Toutes ces méthodes de traitement des questions de sécurité de manière plus agile, réactive et automatisée en “décalant à gauche” sont toujours applicables à l’ingénierie de plateforme ; il n’y a pas de contradiction ici en ce qui concerne DevOps et l’ingénierie de plateforme. Avec l’aide de l’ingénierie de plateforme, les portails de développeurs internes peuvent automatiser l’ensemble du processus de manière plus poussée. Considérez trois exemples concrets : Tout d’abord, la création d’un nouveau microservice. Au lieu d’écrire du code de base et d’assembler manuellement des pipelines CI/CD, des fichiers Docker et des manifestes Kubernetes, le portail de développeurs interne peut amorcer l’ensemble de votre projet en utilisant des modèles existants. Ces modèles comprennent du code de base pour l’application, ainsi que des pipelines préconfigurés qui suivent les meilleures pratiques DevSecOps. Ils recherchent également des secrets codés en dur dans le code source et vérifient les YAML, entre autres choses.

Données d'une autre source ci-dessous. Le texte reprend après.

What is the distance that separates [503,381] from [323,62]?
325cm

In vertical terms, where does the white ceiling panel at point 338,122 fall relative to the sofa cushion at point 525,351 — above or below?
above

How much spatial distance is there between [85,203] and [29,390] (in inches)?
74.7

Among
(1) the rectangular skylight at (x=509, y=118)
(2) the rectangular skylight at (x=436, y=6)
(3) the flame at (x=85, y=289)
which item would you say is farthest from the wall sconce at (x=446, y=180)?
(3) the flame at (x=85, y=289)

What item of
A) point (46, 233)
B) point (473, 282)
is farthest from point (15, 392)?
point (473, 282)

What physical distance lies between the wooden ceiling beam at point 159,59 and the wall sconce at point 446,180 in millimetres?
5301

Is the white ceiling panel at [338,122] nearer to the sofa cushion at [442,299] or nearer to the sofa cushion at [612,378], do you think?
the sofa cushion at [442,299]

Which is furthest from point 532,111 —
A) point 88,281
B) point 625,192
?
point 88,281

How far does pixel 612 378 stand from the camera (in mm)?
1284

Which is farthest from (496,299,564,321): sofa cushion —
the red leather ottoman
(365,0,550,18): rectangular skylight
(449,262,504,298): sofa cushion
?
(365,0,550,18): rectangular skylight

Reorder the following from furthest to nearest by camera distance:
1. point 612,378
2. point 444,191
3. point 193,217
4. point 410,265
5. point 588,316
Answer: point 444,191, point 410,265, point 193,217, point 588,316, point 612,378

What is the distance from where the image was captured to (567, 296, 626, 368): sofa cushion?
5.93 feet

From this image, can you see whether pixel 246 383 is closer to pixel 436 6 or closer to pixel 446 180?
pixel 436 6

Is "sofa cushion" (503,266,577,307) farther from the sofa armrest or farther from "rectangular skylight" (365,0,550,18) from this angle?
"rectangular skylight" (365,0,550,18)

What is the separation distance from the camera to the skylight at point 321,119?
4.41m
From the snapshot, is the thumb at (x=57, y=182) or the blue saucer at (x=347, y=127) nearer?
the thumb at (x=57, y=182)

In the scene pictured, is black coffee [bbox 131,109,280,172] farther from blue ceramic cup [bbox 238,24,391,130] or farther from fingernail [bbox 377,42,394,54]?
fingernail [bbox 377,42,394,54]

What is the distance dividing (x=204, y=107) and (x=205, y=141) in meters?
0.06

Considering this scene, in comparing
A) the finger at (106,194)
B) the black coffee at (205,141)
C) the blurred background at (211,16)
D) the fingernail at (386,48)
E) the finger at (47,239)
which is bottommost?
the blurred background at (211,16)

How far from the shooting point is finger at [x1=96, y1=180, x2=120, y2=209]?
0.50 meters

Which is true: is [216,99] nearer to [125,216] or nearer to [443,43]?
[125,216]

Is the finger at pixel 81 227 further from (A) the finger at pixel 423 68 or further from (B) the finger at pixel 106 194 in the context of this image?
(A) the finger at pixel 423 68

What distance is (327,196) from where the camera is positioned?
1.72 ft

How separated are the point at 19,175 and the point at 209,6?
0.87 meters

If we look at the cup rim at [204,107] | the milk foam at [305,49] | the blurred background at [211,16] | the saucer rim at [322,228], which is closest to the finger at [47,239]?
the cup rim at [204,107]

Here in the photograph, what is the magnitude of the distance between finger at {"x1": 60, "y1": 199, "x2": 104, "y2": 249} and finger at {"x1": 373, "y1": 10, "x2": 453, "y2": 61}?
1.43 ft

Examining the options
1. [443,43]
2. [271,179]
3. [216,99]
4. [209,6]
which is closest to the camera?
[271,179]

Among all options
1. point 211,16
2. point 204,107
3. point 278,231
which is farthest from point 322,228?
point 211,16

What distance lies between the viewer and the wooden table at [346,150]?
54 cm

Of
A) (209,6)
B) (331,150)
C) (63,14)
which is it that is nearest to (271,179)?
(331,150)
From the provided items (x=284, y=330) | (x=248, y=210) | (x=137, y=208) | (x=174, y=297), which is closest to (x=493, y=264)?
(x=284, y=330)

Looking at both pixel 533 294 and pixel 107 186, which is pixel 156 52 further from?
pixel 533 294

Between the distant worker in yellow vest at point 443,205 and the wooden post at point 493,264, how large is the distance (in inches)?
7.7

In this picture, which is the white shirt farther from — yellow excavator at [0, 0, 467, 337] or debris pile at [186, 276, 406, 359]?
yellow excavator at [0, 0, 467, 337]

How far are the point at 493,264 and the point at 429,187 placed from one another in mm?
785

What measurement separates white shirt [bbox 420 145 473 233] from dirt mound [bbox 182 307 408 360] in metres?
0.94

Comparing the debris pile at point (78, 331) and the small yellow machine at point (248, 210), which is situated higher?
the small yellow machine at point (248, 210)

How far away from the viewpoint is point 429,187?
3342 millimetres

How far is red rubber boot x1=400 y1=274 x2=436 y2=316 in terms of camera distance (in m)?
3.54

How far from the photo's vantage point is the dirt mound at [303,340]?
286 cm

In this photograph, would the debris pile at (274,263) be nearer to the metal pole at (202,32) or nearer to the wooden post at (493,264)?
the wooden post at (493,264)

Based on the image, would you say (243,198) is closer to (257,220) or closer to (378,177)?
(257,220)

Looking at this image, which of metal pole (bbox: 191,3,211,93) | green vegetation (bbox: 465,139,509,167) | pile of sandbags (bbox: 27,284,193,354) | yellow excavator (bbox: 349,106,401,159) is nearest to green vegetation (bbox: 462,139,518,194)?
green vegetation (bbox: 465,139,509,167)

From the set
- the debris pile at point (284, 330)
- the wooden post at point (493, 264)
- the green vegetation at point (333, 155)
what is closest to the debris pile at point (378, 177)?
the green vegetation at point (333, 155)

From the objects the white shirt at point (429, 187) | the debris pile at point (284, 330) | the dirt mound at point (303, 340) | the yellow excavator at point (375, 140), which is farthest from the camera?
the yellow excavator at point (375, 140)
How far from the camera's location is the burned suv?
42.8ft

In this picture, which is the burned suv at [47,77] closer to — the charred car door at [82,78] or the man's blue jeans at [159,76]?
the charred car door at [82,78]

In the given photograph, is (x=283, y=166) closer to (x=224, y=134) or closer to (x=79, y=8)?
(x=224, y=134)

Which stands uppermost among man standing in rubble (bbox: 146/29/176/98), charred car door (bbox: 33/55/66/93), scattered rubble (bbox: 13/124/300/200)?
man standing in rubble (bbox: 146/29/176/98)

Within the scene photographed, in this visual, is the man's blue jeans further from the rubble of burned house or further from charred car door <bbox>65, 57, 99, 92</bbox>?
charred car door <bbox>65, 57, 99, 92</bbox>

Le 2ème scénario envisagé est le besoin de stocker des secrets. Au lieu de chercher le gestionnaire de secrets que l’équipe utilise et de déterminer si celle-ci a la permission de créer des secrets, il est possible d’aller sur le portail de développeurs interne, qui s’intègre au gestionnaire de secrets. Ici, il est possible de créer des secrets de manière autonome sans se soucier des détails sous-jacents, grâce au niveau d’abstraction approprié fourni par l’ingénierie de plateforme.
Les 3 principes de la beauté de l’ingénierie de plateforme
Enfin, on peut imaginer le lancement d’une nouvelle machine virtuelle dans le cloud. Au lieu d’écrire du code d’automatisation à partir de zéro ou de copier-coller à partir de la base de code existante et de vérifier les paramètres des groupes de sécurité avant le déploiement, imaginez qu’il s’agisse simplement d’aller sur le portail de développeurs interne, de cliquer sur un bouton et d’attendre que tout soit déployé en utilisant un modèle maintenu et sécurisé par l’équipe d’ingénierie de plateforme ? La beauté de l’ingénierie de plateforme réside au final dans ces principes :
- Libre-service
- Bon niveau d’abstraction
- Les meilleures pratiques et l’automatisation intégrées
Cette introduction à l’ingénierie de plateforme permet une meilleure compréhension de la raison pour laquelle elle a émergé et de sa proposition de valeur centrale pour les développeurs, ainsi que des différences avec DevOps et de la manière dont la sécurité est abordée avec ce nouveau paradigme.